Tim Stellar Arizona Daily Star, March 6, 2013
Highlights from the story:
A galvanizing opponent is finally bringing Southern Arizona’s fractious Republican Party groups together into a nearly united front.
Not the Democratic president – the Republican governor.
The Pima County GOP approved a resolution last month opposing Gov. Jan Brewer’s proposed expansion of Medicaid under the Affordable Care Act. Chairman Carolyn Cox argues the proposal would cost Arizona taxpayers and unwisely expand a social program that will be hard to cut back in the future.
“We’re saying, ‘Please, Governor Brewer, don’t make this mistake,’ ” Cox told me Tuesday. “We honestly believe that it will not be a service to the people.”
Most of the party’s persistent factions – conservatives, libertarians and even some moderates – seem to agree. On Feb. 12, the executive committee passed the resolution unanimously – and the police weren’t called.
That’s not always been the case with the local Republican Party groups, here or in Pinal County. …..
Police were called to the Pinal County Republican Committee’s annual meeting a week before that, and a similar united front against the governor’s plan is forming there now, too. The Pinal party apparatus passed a resolution Feb. 16 opposing the proposed Medicaid expansion, with just one dissent and no call to police………
Seraphim Larsen was elected Pinal County Republican chairman that day, and he’s opposing Brewer’s Medicaid proposal now. The opposition began building in January, when Brewer presented her ideas on Medicaid at a meeting of party chairs from the state’s counties and legislative districts, Larsen said in an email.
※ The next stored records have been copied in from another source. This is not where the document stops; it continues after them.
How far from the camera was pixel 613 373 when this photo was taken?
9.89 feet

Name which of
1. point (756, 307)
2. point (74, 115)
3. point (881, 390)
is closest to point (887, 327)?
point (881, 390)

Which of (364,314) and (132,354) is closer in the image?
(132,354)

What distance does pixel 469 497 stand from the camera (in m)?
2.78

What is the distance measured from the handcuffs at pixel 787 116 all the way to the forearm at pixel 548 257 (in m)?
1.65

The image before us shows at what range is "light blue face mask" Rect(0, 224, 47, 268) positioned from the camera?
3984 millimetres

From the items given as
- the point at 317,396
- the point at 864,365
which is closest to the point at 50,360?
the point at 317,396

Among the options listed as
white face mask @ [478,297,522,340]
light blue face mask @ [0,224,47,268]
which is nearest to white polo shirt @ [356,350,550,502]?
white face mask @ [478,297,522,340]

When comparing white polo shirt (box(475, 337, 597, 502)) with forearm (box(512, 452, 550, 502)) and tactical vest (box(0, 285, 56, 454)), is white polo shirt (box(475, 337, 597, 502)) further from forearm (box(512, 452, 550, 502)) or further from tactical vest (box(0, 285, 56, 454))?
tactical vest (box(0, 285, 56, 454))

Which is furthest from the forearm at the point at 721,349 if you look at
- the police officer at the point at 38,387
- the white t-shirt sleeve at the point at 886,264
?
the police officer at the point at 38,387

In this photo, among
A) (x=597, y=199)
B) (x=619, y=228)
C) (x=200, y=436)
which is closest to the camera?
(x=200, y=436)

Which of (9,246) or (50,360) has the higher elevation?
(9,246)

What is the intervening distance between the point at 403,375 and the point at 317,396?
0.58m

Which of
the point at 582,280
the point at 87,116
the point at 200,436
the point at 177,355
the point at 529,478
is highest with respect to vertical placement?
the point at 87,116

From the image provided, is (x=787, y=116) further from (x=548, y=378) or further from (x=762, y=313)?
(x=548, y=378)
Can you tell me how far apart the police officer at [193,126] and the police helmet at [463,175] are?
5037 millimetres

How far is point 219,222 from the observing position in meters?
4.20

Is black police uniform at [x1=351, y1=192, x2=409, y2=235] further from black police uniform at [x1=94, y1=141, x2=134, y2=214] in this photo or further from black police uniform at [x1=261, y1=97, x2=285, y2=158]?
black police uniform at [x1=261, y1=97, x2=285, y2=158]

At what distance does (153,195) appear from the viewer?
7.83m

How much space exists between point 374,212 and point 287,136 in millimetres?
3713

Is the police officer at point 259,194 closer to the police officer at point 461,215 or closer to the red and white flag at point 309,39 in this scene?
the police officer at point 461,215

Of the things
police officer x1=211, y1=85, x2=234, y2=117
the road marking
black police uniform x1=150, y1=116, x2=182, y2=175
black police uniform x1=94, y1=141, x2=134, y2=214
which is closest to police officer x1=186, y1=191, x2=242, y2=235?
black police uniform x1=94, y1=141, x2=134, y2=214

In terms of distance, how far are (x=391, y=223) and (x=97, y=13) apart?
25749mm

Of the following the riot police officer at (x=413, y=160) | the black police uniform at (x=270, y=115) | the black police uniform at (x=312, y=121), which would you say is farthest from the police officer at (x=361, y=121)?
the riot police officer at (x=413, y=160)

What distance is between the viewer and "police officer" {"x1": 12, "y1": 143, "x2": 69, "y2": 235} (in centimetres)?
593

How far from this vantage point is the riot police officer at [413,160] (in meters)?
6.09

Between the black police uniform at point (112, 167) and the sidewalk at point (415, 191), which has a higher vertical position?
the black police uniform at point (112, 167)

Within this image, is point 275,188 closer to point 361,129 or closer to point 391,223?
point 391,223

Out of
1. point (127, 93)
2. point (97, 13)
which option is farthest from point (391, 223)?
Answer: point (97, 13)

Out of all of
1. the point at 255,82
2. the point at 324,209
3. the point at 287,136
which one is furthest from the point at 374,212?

“I suppose the main message is that there is very widespread opposition among Republican leadership and activists to the governor’s position,” he said.
The governor argues we should take advantage of federal government obligations under the Affordable Care Act by using it to restore health care that Arizona voters have promised the state’s poor in ballot initiatives.
Under Obamacare, the federal government will cover the cost of restoring Medicaid coverage to approximately 300,000 childless adults – many of them mentally ill – who lost coverage due to recent budget cuts. The catch: To get that federal money, Arizona must raise the eligibility cutoff for the state’s Medicaid program from 100 percent of the federal poverty line to 133 percent.
If federal subsidies drop in the future, the governor would pay for the lost federal payments by putting assessments on hospitals.
The governor’s spokesman, Matt Benson, insisted to me Tuesday that there is significant Republican support, including among business interests.
“I think what you have is a number of individuals who are opposed on the principle that they oppose the Affordable Care Act and the president,” Benson said. “Trust me – the governor understands that sentiment. But she needs to govern.”
State Rep. Ethan Orr, a Catalina Foothills Republican, said he’s helping to write the bill that will be introduced, but he has not committed to the governor’s proposal.
“Until there’s a bill, it’s difficult to weigh the specific merits,” he said Tuesday. “I’m making a deliberate decision to have an open mind.”
That makes him a member of a dwindling minority among Arizona Republicans. For most, the GOP governor has them happily united – in opposition to her.